SOX vs JSOX vs Bill 198 vs Clerp 9: Global SOX version around the world

Everyone talks about Sarbanes-Oxley (SOX), but it’s certainly not the only law shaping governance today. Numerous countries have enacted legislation to improve governance. As with the United States, many of these countries have passed legislation in response to the outcry over corporate scandals. Although they differ by name, the laws passed by various countries have similarities, namely with regard to establishing internal controls and effecting improved financial reporting:

Japan: J-SOX:

On June 7, 2006, Japanese legislators passed the Financial Instruments and Exchange Law, part of which includes the so-called J-SOX requirements. The two main components of the J-SOX legislation are the “Evaluation of and Reporting on Internal Control for Financial Reports,” which forces management to assume responsibility for developing and operating internal controls, and the “Audit of Internal Control for Financial Reports,” in which a company’s external auditor, aside from its regular auditing duties, must conduct an audit of management’s evaluation of the effectiveness of internal control for financial reports. The J-SOX requirements took effect starting in April 2008.

Canada: Bill 198:

Bill 198, also known as CSOX, became effective on October 1, 2003. Its formal name is “Keeping the Promise for a strong Economy Act (Budget Measures), 2002.” This bill requires companies to “[create and] maintain a system of internal controls related to the effectiveness and efficiency of their operations, including financial reporting and asset control.” It also requires companies to place internal controls over their disclosure procedures.

Australia: CLERP 9 in Australia:

In 2001, Australia passed the Corporations Act, which governs corporate law. In 2004, a reform to the Corporations Act was passed, called the Corporate Law Economic Reform Program (Audit Reform & Corporate Disclosure) Act 2004 (or CLERP 9). CLERP 9 aims to make sure that business regulation is consistent with promoting a strong economy, in addition to providing a framework that helps businesses adapt to change. Three entities were created by CLERP 9: The Financial Reporting Council, the Australian Stock Exchange’s Corporate Governance Council, and the Shareholder and Investors Advisory Council.

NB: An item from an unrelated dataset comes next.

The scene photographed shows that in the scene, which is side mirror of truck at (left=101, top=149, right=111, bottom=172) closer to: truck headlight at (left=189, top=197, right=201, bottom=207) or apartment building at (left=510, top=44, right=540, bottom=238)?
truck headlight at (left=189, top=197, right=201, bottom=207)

England: Combined Code of Corporate Governance:

In England, as in many other countries, legislation has been enacted as a response to corporate scandal. Two of the most famous scandals were Polly Peck and Maxwell of the late ‘80s and early ‘90s. These scandals led to the creation of quite a few reports that dealt with many governance issues. One of these reports, the Hampel Report, led to the Combined Code of Corporate Governance (1998). Some of the areas the Combined Code covers are the structure and operations of a company’s board, its directors’ pay, accountability and audit, and the responsibilities of institutional shareholders.

India: Clause 49:

Clause 49 went into effect in December 2005. Its main goal is to improve corporate governance for all companies listed on India’s Stock Exchange. Clause 49 focuses on issues that are already implemented in many other countries, such as establishing a board of directors and appointing a managing director who reports to the board, in addition to the creation of an audit committee. A revised Clause 49 was released on October 9, 2004. This revision covers many areas, including a clarification and enhancement of the responsibilities of the board and the director and a consolidation of the roles of the audit committee as they relate to controls and financial reporting.